**TASK INSTRUCTIONS**: Include in the reply only the lines from the start of the data below through the line containing "This door in", reproduced exactly and with no pictures.

(Extracted records)
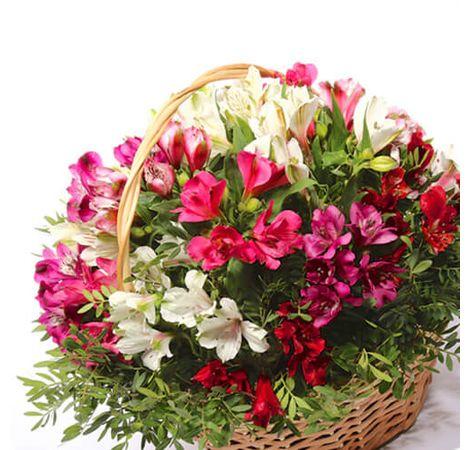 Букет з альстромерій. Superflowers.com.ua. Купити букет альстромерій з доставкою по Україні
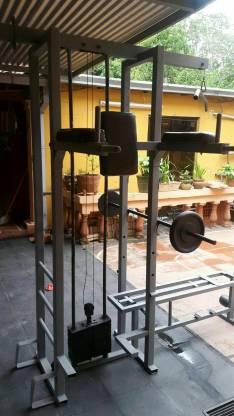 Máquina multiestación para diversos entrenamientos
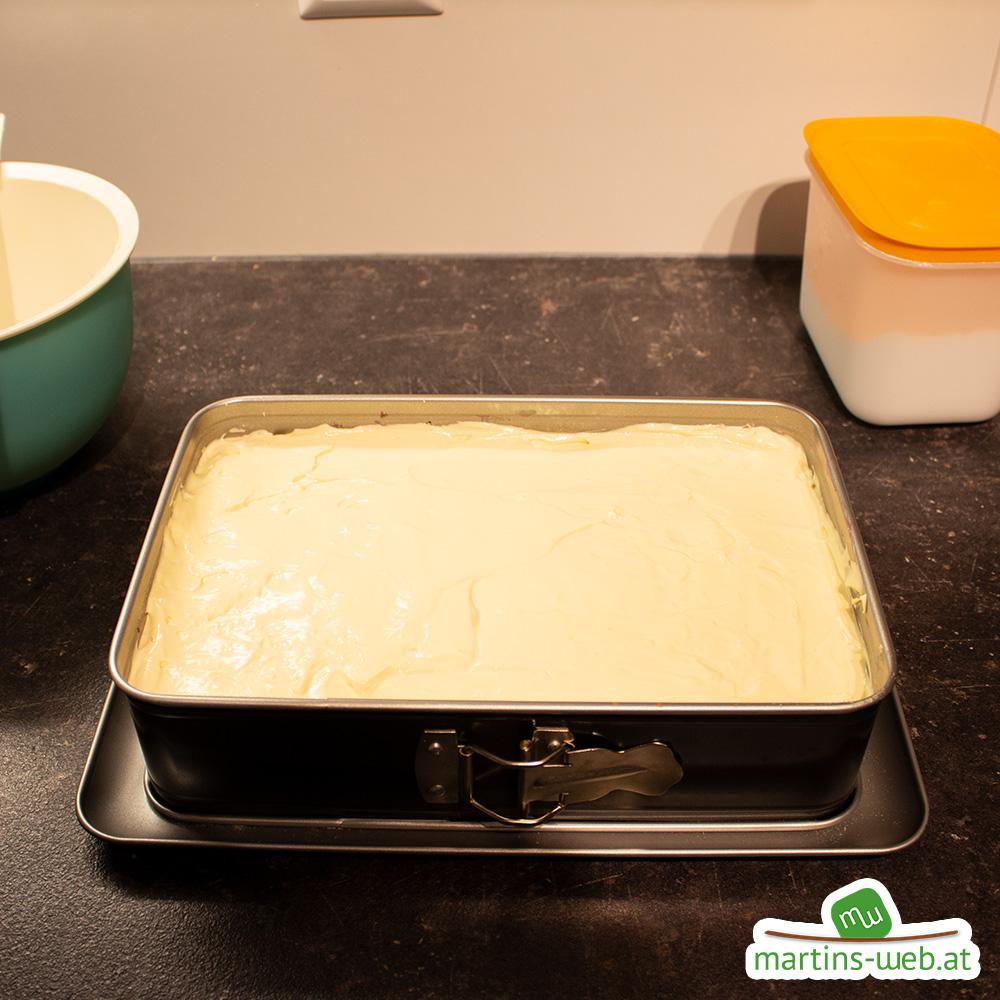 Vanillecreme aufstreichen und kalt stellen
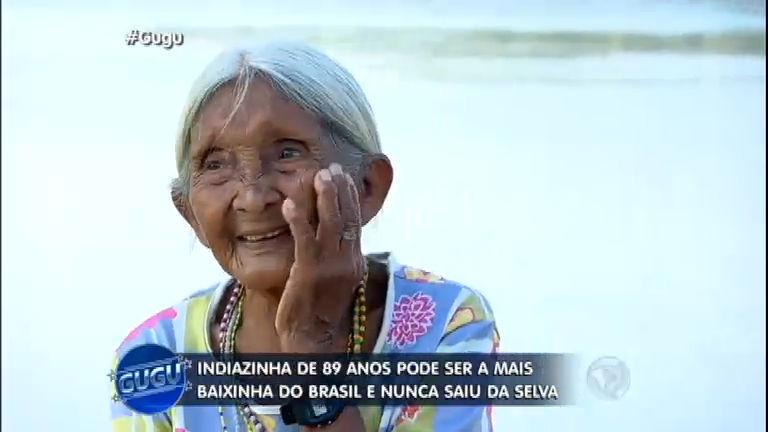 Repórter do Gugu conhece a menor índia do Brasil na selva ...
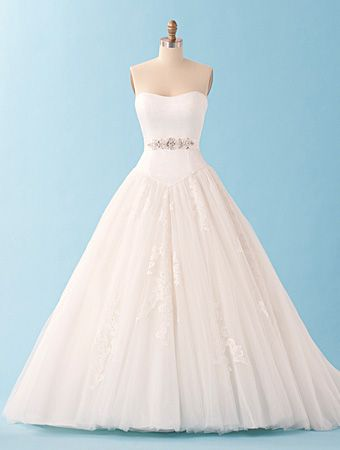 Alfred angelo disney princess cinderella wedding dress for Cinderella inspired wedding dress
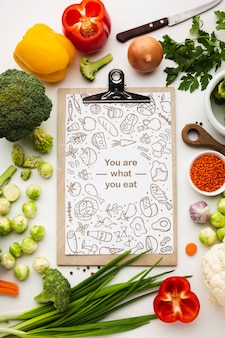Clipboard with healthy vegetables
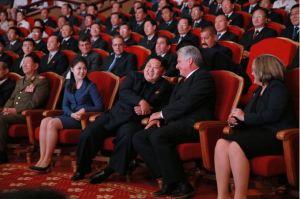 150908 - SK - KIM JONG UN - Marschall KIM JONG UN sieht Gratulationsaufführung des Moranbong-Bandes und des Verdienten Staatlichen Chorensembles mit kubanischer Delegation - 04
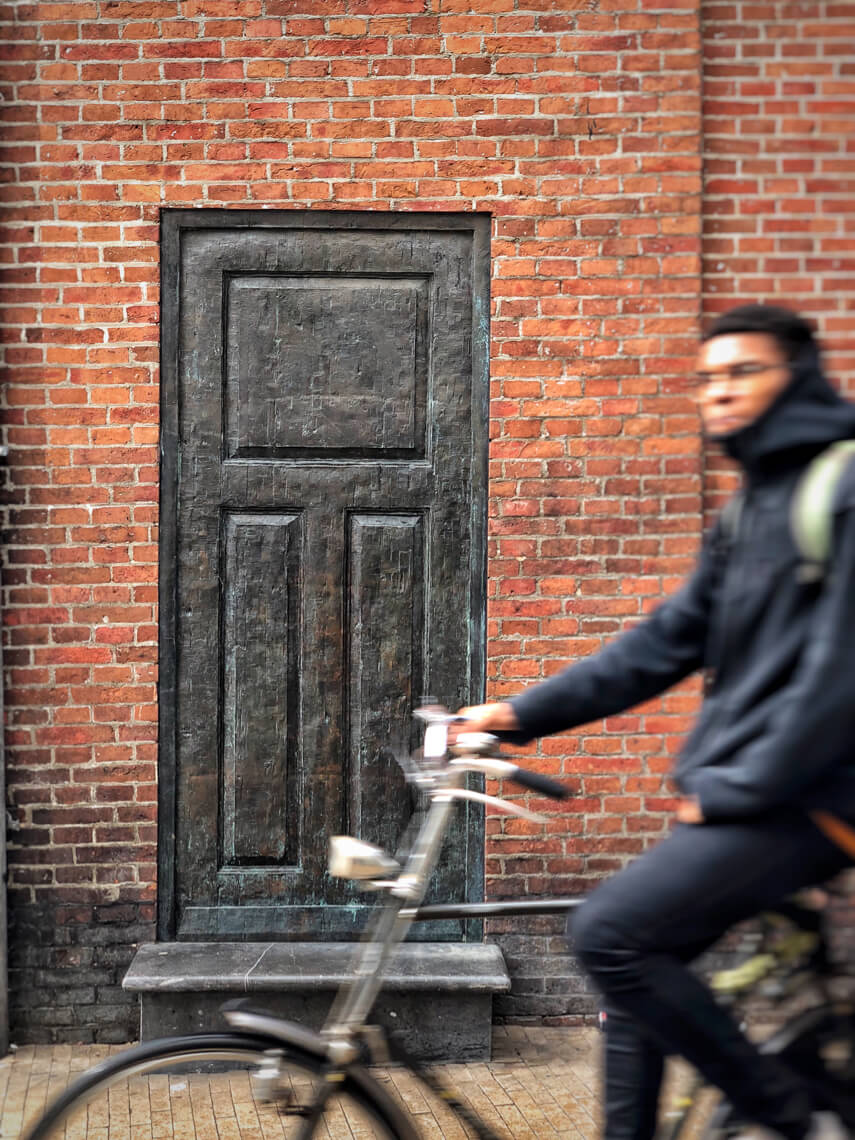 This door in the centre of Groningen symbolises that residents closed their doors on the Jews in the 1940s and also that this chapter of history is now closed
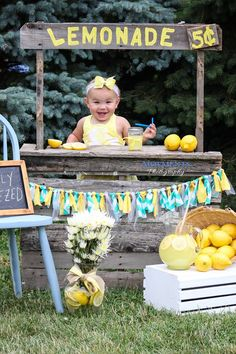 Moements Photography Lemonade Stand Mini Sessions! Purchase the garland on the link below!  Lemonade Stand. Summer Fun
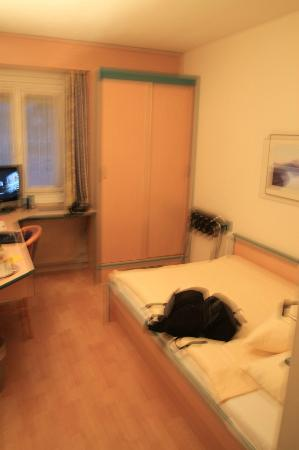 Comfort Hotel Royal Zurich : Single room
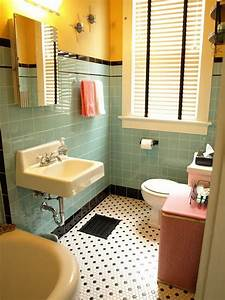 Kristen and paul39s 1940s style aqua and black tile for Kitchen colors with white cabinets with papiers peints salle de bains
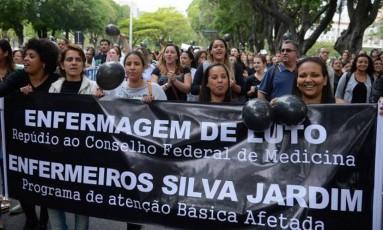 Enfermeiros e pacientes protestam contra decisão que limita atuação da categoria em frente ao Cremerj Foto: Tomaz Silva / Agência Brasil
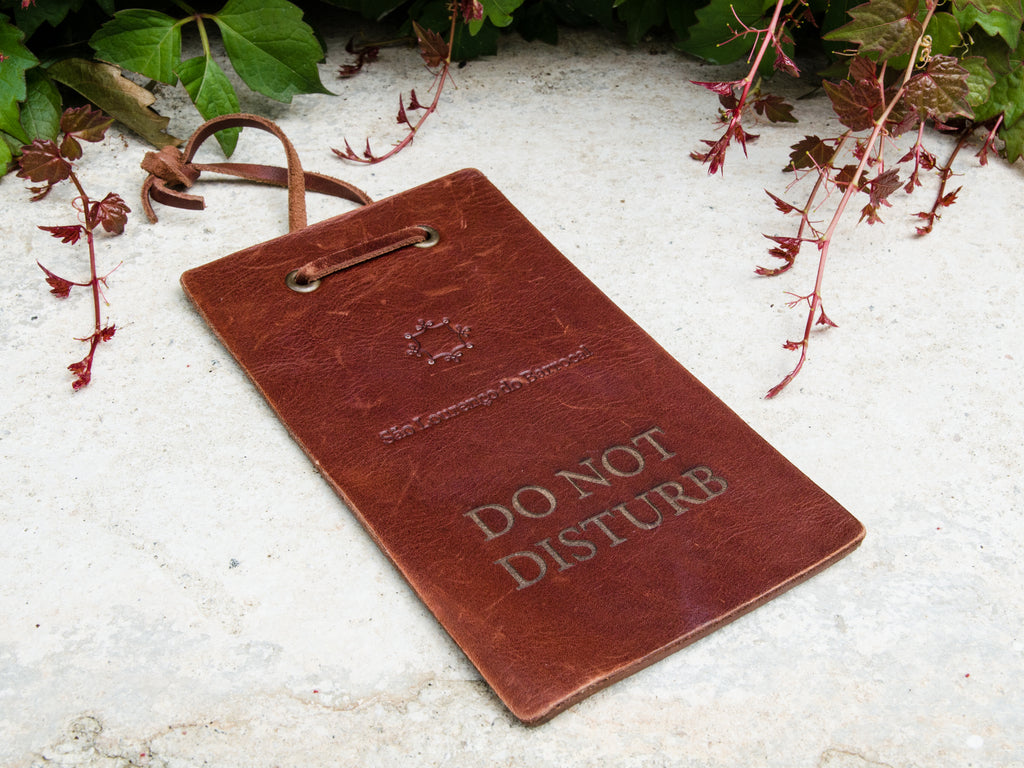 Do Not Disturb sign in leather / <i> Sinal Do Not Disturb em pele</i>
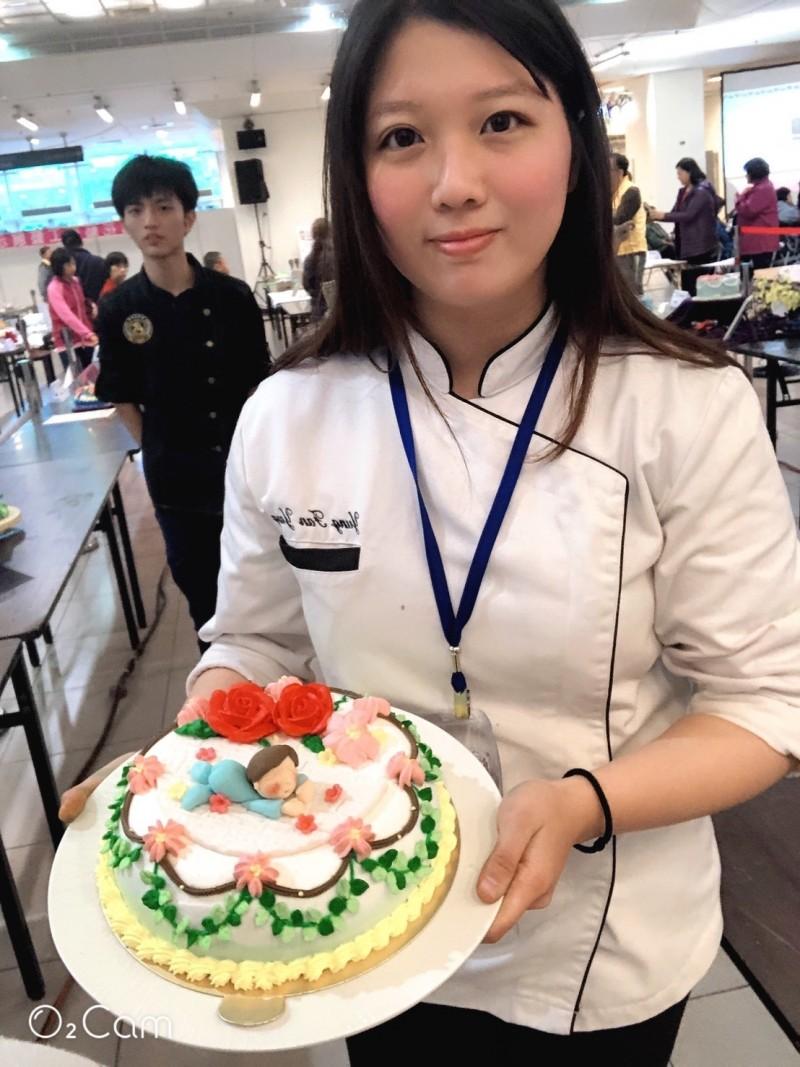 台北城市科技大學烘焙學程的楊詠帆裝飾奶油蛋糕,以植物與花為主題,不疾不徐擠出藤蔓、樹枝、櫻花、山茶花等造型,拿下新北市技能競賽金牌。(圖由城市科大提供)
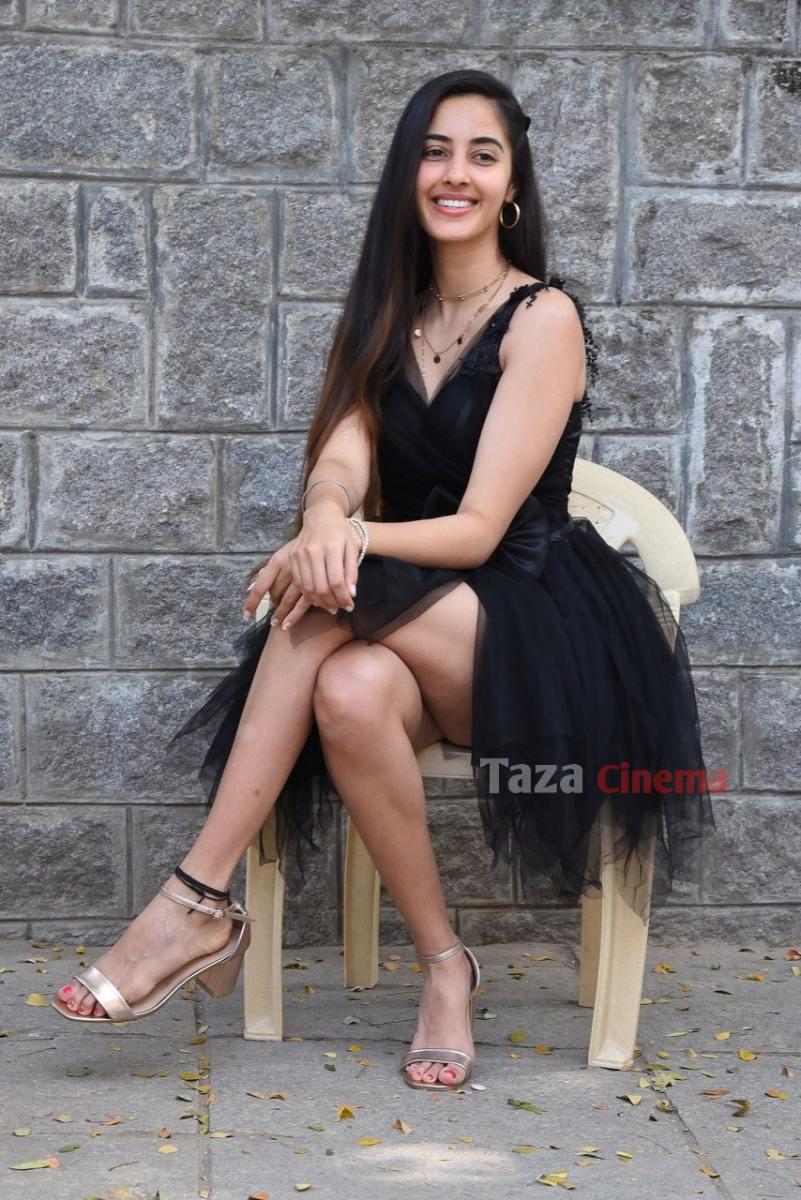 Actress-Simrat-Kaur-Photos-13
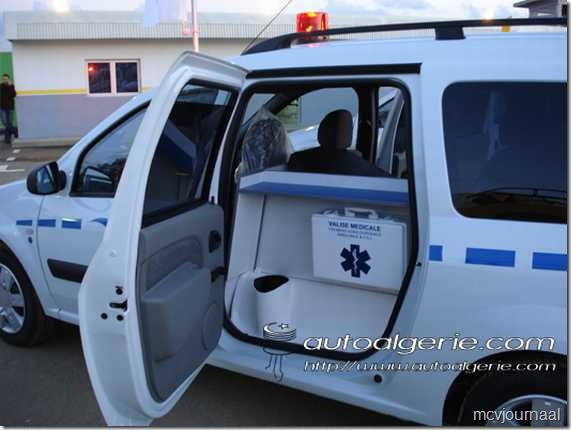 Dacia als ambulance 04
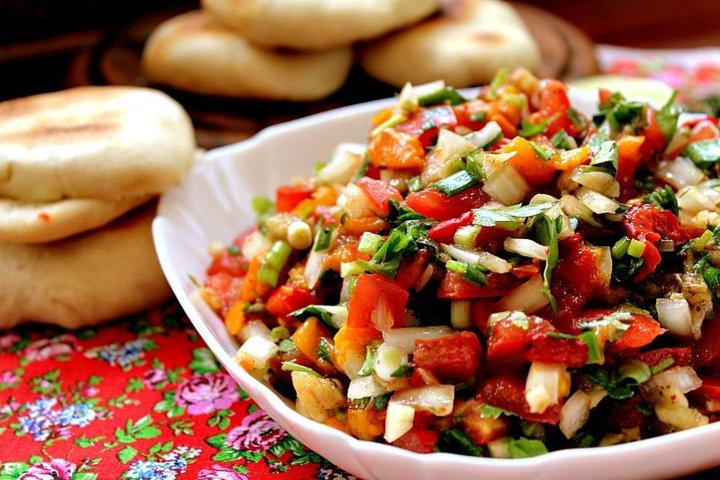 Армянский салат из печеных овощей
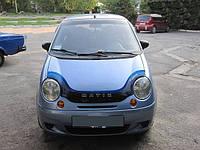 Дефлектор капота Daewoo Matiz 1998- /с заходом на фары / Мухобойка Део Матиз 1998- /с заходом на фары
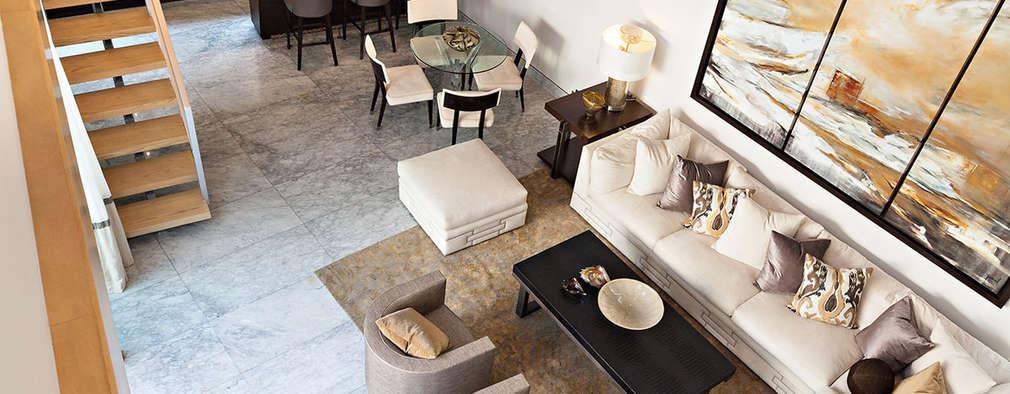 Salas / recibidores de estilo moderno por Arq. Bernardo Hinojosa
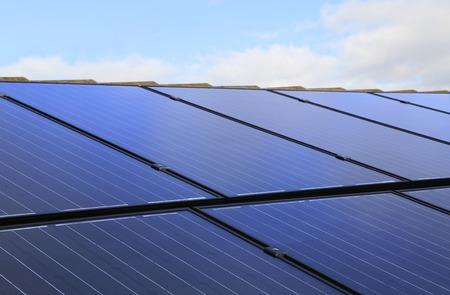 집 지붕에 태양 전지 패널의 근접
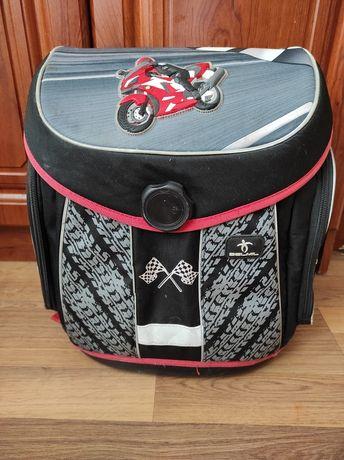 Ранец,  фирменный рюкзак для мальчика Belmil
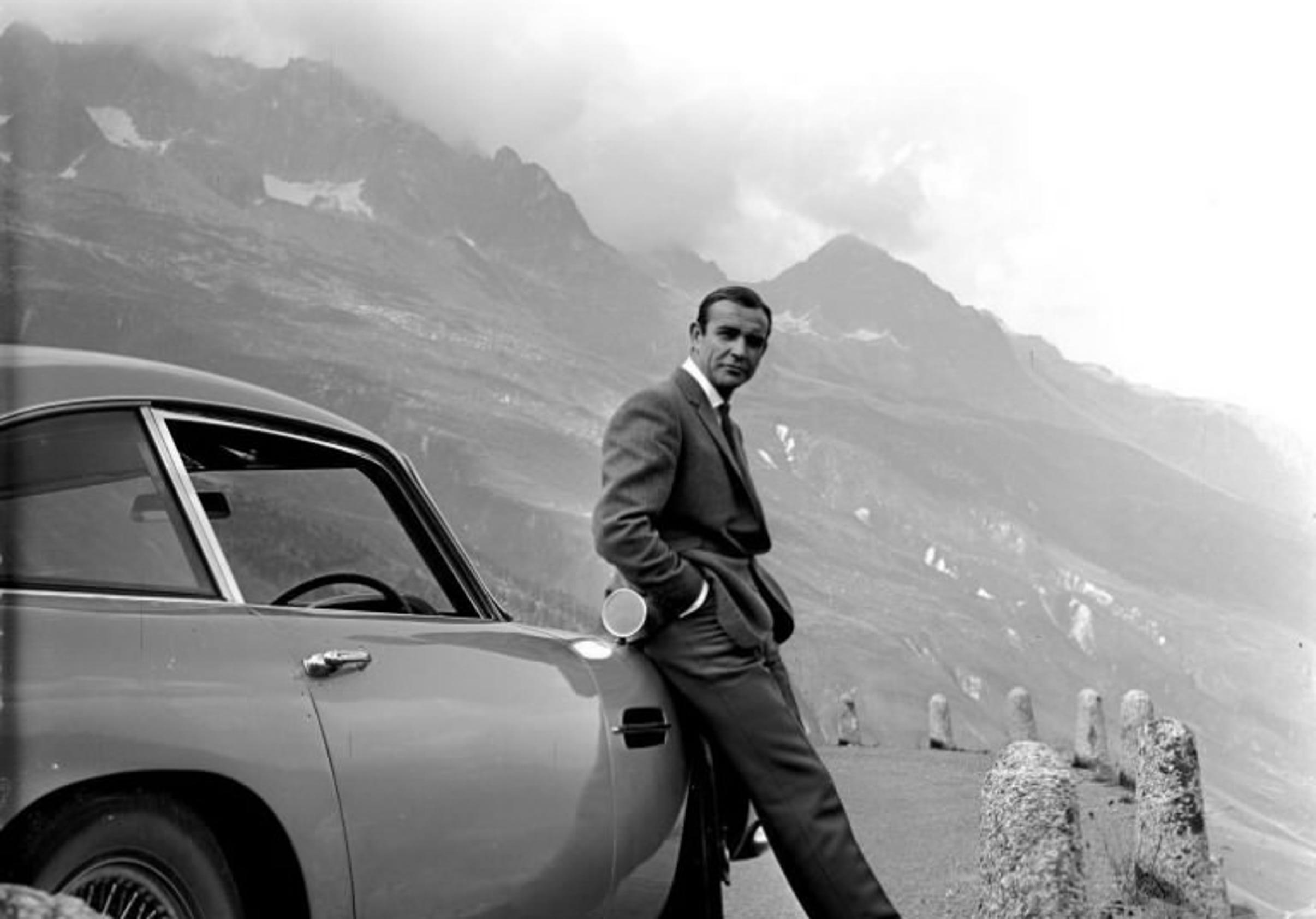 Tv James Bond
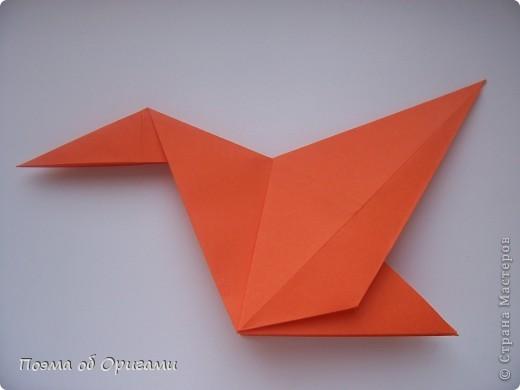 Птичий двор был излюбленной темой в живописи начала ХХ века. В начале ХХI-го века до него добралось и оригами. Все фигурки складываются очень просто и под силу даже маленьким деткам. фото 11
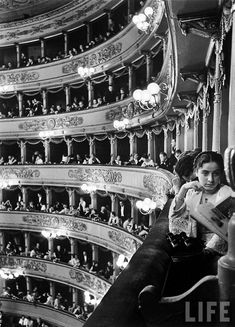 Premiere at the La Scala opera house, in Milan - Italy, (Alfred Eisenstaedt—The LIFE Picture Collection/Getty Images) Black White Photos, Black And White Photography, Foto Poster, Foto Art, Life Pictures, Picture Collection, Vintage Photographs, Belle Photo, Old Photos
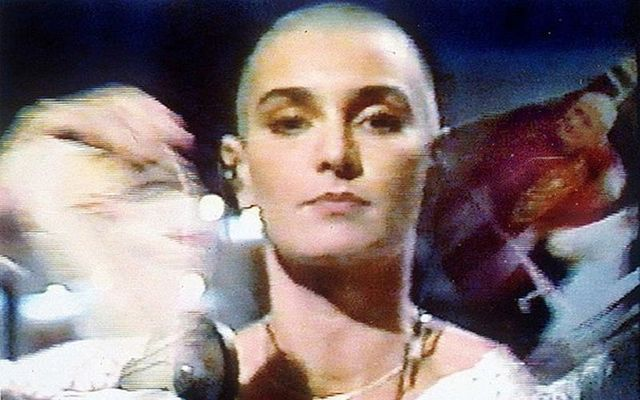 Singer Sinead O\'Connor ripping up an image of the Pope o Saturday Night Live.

**SOLUTION TO THIS TASK**:
 Букет з альстромерій. Superflowers.com.ua. Купити букет альстромерій з доставкою по Україні
 Máquina multiestación para diversos entrenamientos
 Vanillecreme aufstreichen und kalt stellen
 Repórter do Gugu conhece a menor índia do Brasil na selva ...
 Alfred angelo disney princess cinderella wedding dress for Cinderella inspired wedding dress
Clipboard with healthy vegetables
 150908 - SK - KIM JONG UN - Marschall KIM JONG UN sieht Gratulationsaufführung des Moranbong-Bandes und des Verdienten Staatlichen Chorensembles mit kubanischer Delegation - 04
 This door in the centre of Groningen symbolises that residents closed their doors on the Jews in the 1940s and also that this chapter of history is now closed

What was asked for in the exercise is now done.